I think we've learned a lot about kidney cancer in this trial and a lot about the future potential treatments of some of these agents. We obviously need to confirm what we found in large randomized studies and those are ongoing.Adverse events with all checkpoint-blockade are fairly consistent with the agents that are out there. We see similar things, but in many ways they are quite different from side effects with molecularly-targeted agents and with chemotherapy. They tend to come on later, so it often takes several doses for the side effects to develop. They tend to involve inflammation in body organs where the T cells are, attacking healthy issue, and they can affect almost every part of the body. Almost anything that ends with an “itus” can happen to patients getting immune checkpoint blockade. So, you have to educate your patients very well about what can happen, they have to call you when new things develop—because the sooner they call you, the more you can do about it.

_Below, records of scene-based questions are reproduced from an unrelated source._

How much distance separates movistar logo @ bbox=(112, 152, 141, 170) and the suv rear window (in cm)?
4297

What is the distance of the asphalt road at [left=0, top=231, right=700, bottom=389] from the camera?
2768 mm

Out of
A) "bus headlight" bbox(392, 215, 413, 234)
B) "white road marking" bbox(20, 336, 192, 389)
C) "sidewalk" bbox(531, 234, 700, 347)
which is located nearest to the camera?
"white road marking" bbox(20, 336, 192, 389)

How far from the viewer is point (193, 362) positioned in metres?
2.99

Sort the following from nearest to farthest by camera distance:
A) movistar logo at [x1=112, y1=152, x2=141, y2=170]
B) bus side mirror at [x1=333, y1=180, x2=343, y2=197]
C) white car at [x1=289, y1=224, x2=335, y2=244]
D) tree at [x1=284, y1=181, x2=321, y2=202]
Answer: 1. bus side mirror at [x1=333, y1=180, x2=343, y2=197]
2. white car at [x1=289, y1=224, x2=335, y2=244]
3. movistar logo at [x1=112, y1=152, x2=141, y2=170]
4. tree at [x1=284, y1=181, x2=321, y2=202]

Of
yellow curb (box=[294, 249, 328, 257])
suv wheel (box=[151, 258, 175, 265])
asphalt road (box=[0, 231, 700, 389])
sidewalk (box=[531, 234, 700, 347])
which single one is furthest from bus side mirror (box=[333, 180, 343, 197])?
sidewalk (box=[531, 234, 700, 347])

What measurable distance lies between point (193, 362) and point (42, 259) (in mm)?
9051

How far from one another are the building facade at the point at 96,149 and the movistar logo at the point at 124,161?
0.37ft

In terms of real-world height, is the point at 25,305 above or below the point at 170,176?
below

Most of the side effects are reversible but not all of the side effects are reversible. We have a sense though, with early intervention, you can improve outcomes and prevent serious complication. And while serious complications are relatively less common, meaning the incident of grade 3 and 4 toxicities with this class of drugs is probably around 20 percent, maybe less, there can be rare, very dangerous side effects. Patients can actually die from these drugs, so you've got to be on top of these patients.
One thing that we've learned from Dr. Rana McKay's study is that there is this association with side effects and improved outcomes. There are patients who had side effects who have tremendous immune activation, and they can do well if they can overcome their side effects. It’s not necessarily a bad thing to have side effects; it’s also not necessarily a bad thing to intervene with the treatment of the side effects. We have this sense from bone marrow transplant experience that if you treat people with immune suppression when they are having graft versus host disease, that it might shut off the anticancer effect. It doesn't appear to do that with immune checkpoint blockade, so that kind of bolsters the argument that early intervention will prevent complications, but it does not necessarily shut off the T-cell immune response.